* _SELECTION_

Chemistry

M. E. VOL’PIN, V. A. DUBOVITSKII, O. V. NOGINA,
Corresponding Member of the USSR Academy of Sciences D. N. KURSANOV

THE COMPOUND OF TITANOCENE WITH TOLANE

As was shown earlier (¹), divalent derivatives of silicon and germanium possess “carbenoid” properties, i.e., they are capable of entering into reactions of the same type as compounds of divalent carbon—carbenes. We assumed that compounds of transition elements may also possess analogous carbenoid properties, provided that the following basic conditions are fulfilled*:
a) the “inner” vacant \(d\)-levels (with a smaller principal quantum number than that of the valence \(s\)- and \(p\)-electrons) must be occupied through the formation of chemical bonds; b) the central atom must have at least one free pair of \(s\)- or \(p\)-electrons (or two unpaired electrons); c) there must be at least one free \(p\)-orbital (or two unpaired electrons in two \(p\)-orbitals).

Stored items from a collection:
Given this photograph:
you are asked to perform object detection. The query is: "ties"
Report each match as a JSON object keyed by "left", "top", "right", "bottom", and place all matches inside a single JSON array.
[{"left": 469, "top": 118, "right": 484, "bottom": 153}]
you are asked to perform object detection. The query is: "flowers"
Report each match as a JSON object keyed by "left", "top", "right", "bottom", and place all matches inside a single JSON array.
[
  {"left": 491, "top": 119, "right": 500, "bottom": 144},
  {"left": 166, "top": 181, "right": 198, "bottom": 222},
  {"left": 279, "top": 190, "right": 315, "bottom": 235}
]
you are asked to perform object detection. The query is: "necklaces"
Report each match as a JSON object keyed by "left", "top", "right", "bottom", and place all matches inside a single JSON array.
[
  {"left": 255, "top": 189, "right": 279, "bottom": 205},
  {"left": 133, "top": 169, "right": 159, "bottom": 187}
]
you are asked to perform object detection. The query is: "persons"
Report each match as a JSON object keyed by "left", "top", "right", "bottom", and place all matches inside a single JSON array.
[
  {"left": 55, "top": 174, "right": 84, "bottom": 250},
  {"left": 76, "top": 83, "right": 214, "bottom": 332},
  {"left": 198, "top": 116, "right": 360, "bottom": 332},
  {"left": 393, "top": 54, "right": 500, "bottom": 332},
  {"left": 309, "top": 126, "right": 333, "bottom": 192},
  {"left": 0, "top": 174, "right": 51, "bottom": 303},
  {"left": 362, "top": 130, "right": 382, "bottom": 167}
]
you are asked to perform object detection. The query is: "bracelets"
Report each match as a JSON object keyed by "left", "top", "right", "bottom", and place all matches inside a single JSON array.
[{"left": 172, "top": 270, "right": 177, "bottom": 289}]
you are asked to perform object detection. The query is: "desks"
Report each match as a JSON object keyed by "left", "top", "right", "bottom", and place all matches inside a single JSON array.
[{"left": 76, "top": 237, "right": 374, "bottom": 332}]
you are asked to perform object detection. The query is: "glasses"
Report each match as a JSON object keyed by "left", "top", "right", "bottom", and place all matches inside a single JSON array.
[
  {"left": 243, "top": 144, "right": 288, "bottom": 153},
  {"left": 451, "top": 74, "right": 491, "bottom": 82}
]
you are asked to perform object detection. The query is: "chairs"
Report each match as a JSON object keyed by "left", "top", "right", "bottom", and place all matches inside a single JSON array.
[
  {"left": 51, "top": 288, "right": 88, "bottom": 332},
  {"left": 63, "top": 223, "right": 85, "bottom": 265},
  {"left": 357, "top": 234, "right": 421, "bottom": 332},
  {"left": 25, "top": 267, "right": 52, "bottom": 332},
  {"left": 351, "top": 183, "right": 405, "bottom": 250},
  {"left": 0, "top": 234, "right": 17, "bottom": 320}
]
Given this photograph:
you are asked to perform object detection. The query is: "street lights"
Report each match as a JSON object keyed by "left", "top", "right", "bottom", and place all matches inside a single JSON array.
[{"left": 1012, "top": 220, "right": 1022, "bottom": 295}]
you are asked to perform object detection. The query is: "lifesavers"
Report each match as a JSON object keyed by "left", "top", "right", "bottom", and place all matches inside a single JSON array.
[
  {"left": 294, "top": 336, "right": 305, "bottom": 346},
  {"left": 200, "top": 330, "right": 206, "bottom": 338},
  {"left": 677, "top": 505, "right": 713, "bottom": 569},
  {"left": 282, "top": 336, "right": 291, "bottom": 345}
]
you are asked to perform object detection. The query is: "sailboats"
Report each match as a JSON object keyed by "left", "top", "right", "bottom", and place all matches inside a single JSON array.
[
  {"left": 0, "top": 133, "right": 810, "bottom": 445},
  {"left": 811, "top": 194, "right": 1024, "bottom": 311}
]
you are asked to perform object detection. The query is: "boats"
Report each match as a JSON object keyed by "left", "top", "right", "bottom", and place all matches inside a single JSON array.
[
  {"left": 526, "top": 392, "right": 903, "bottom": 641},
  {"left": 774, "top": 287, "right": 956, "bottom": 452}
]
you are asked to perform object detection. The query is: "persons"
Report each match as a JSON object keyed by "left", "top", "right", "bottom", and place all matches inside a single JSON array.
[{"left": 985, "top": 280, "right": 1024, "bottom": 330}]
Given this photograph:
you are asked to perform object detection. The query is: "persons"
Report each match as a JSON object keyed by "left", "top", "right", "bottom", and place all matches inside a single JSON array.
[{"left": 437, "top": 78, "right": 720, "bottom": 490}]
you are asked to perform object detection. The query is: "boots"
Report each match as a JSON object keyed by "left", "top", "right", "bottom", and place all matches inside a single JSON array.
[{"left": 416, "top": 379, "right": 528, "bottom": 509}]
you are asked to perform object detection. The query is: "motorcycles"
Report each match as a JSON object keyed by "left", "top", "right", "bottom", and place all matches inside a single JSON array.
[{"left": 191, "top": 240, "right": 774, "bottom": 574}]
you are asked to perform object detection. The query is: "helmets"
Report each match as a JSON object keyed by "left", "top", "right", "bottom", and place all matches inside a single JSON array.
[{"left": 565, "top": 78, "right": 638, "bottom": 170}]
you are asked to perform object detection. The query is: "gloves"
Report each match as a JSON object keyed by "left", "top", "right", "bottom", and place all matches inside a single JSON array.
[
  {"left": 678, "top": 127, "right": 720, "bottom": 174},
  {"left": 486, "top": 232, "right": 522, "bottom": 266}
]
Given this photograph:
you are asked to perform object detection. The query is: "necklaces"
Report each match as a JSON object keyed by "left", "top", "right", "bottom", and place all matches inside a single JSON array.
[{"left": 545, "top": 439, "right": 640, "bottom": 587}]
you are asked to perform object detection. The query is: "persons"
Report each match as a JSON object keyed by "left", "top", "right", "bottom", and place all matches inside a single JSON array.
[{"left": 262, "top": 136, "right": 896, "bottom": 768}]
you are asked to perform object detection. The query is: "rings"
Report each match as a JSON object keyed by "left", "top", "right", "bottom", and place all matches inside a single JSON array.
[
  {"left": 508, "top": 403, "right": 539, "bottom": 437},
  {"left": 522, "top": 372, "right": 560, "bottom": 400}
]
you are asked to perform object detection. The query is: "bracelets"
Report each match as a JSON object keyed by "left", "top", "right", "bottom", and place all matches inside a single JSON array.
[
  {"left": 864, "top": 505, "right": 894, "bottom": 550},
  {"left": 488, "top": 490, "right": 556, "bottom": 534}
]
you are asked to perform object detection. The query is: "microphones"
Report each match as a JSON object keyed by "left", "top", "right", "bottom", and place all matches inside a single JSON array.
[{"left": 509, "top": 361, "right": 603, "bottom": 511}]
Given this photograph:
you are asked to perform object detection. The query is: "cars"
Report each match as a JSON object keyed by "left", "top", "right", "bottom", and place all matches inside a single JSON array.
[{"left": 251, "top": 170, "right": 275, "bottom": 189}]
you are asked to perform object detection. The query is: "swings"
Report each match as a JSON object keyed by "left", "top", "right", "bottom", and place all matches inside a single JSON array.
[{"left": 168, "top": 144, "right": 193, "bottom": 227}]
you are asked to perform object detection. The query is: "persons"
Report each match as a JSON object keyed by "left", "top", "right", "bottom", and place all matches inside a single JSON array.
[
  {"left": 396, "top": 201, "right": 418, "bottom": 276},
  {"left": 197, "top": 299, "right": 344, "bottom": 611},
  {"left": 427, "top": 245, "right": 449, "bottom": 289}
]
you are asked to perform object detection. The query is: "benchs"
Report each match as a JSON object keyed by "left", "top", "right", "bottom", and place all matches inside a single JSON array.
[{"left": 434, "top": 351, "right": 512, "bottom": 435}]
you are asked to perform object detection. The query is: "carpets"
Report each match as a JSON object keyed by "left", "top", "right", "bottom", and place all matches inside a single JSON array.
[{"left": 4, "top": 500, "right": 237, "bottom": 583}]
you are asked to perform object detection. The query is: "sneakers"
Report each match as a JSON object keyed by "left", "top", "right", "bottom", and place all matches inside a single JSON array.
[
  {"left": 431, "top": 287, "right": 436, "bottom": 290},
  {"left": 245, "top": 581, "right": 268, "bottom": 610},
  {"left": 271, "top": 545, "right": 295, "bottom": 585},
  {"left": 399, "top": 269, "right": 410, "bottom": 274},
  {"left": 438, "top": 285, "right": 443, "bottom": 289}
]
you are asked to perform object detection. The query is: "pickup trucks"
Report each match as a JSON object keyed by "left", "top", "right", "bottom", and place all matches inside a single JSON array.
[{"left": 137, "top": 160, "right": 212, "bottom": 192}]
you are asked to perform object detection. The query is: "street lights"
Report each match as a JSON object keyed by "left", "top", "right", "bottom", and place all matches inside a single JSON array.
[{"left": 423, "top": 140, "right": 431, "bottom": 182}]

* _EXERCISE PROMPT_
List every person named as an author at the head of the passage about titanocene and tolane. Base each response solely on the passage about titanocene and tolane.

* _FINISHED ANSWER_
M. E. Vol’pin, V. A. Dubovitskii, O. V. Nogina, D. N. Kursanov